David Dastmalchian leads this found footage horror set in the world of late night '70s television.
Jack Delroy (David Dastmalchian) is the host of 'Night Owls', a late-night talk show that is in direct competition with Johnny Carson for supremacy over the airwaves in '70s New York. Desperate to keep his show and bump his ratings, Delroy hosts a Halloween special with a twist - he invites on a former magician turned skeptic (Ian Bliss), a psychic (Fayssal Bazzi) and a parapsychologist (Laura Gordon) who is treating the sole survivor (Ingrid Torelli) of a Satanic mass suicide. Through footage shot on the night and behind the scenes, the episode quickly spins out of control and turns into a nightmare caught on live television...
Though it's had dalliances with sci-fi and comedy, found footage as a concept has always had a comfortable home in horror. The reason is that in order for horror to be effective, we have to be able to entertain the possibility that it could be real, or at least seem real. In 'Late Night With The Devil', the movie kicks off with a dour narration from the gravelly tones of Michael Ironside as he lays out the familiar horrors of '70s America - racial injustice, the Vietnam War, the decay of social fabric, and in the middle of all this, television.
In the same way that 'Network' took a dim view of television as an endless harvesting of eyes and souls, 'Late Night With The Devil' goes a step further and literally turns it into a black mass of consumerism and terror. David Dastmalchian's smarmy and glib late-night host is able to book-end each of the show's segments with a word from sponsors that previously described Satanic rituals and horrors beyond imagination. As he dives into the backstage, he's inhaling cigarettes and gleefully counting the ratings as they come in. It's broad strokes, sure, but 'Late Night With The Devil' is set in a time when television was primitive and dressed up in supposed intellectualism.

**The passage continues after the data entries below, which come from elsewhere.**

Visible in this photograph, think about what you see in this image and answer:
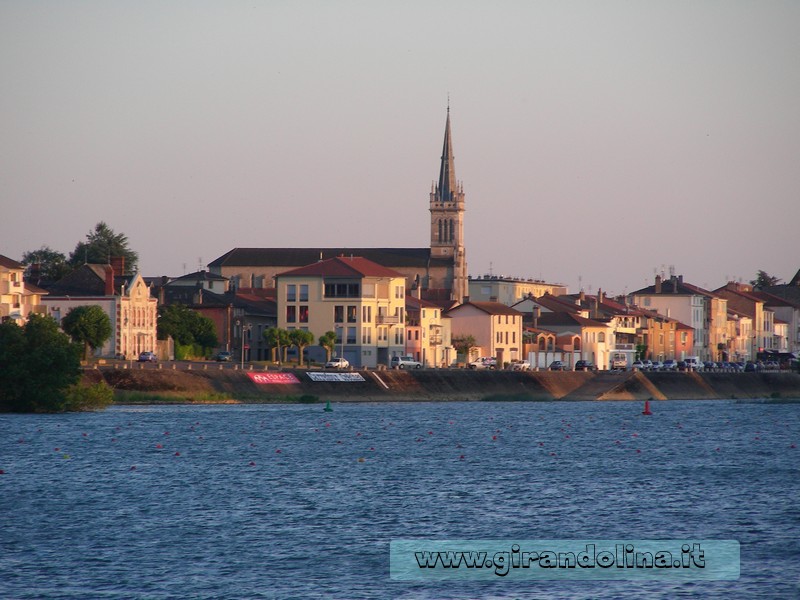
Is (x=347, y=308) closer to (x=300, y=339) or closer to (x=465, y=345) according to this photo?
(x=300, y=339)

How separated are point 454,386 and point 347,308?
2778cm

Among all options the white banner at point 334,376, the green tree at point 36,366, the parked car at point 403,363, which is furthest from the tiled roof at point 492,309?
the green tree at point 36,366

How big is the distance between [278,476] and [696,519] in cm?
1947

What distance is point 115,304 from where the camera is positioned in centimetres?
14400

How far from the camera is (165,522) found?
1757 inches

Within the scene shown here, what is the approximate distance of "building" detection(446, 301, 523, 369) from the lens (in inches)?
7106

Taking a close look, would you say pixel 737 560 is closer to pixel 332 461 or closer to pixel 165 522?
pixel 165 522

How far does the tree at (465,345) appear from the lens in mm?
179750

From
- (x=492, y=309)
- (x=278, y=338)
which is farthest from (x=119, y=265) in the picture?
(x=492, y=309)

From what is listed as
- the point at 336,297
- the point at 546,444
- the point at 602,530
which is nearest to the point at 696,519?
the point at 602,530

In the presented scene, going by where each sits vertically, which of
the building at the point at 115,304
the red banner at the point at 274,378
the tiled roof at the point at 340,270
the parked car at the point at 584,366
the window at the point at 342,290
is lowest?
the red banner at the point at 274,378

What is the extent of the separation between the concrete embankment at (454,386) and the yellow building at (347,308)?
2247 cm

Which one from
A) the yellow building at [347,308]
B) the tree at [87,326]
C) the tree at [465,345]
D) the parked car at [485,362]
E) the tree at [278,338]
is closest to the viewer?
the tree at [87,326]

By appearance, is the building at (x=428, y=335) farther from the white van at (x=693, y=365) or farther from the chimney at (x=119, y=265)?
the chimney at (x=119, y=265)
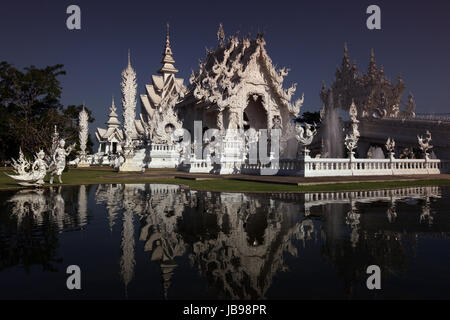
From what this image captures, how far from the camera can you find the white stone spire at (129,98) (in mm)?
49528

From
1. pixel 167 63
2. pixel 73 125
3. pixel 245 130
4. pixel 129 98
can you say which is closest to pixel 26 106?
pixel 73 125

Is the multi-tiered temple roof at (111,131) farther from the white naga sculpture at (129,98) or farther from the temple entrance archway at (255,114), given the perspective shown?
the temple entrance archway at (255,114)

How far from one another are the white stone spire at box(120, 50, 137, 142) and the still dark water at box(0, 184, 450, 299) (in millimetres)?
43148

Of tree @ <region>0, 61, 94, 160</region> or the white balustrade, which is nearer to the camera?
the white balustrade

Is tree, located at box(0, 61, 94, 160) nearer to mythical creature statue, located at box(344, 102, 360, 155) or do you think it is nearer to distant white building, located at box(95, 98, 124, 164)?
distant white building, located at box(95, 98, 124, 164)

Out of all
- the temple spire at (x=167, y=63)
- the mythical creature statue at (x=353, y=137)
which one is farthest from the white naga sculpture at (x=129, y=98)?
the mythical creature statue at (x=353, y=137)

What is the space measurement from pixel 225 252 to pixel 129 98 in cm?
4927

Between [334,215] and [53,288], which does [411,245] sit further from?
[53,288]

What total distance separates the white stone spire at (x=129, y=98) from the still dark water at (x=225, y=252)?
43148mm

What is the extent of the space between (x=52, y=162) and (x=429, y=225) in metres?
16.3

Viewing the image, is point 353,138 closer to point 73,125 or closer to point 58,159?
point 58,159

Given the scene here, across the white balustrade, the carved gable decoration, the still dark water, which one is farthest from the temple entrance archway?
the still dark water

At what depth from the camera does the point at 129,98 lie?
5019 cm

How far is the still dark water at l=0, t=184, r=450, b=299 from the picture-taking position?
3.26 meters
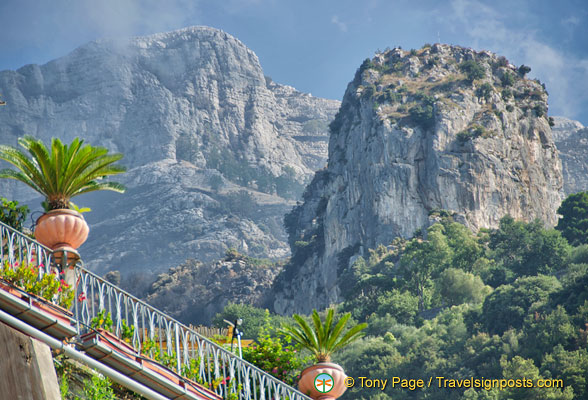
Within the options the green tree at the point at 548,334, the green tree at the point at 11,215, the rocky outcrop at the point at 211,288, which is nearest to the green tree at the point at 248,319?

The script and direction by siblings Colin and Cameron Cairnes is kept tight and spins up a yarn about David Dastmalchian's character that is sometimes unwieldy, but feels right for the era. There's a subplot about conspiracies and secret fraternal orders that smacks of '70s moral panics and sensationalism, not to mention the notion of live television events capturing plenty of real-life horrors along with imagined ones. The use of practical effects is stylish and the grainy VHS look to most of the movie just adds to the sense of verisimilitude. Though some of the acting may go a little hammy in places, and there is a kind of shagginess to the whole thing, 'Late Night With The Devil' is able to summon a smart and satisfying horror satire worth your time.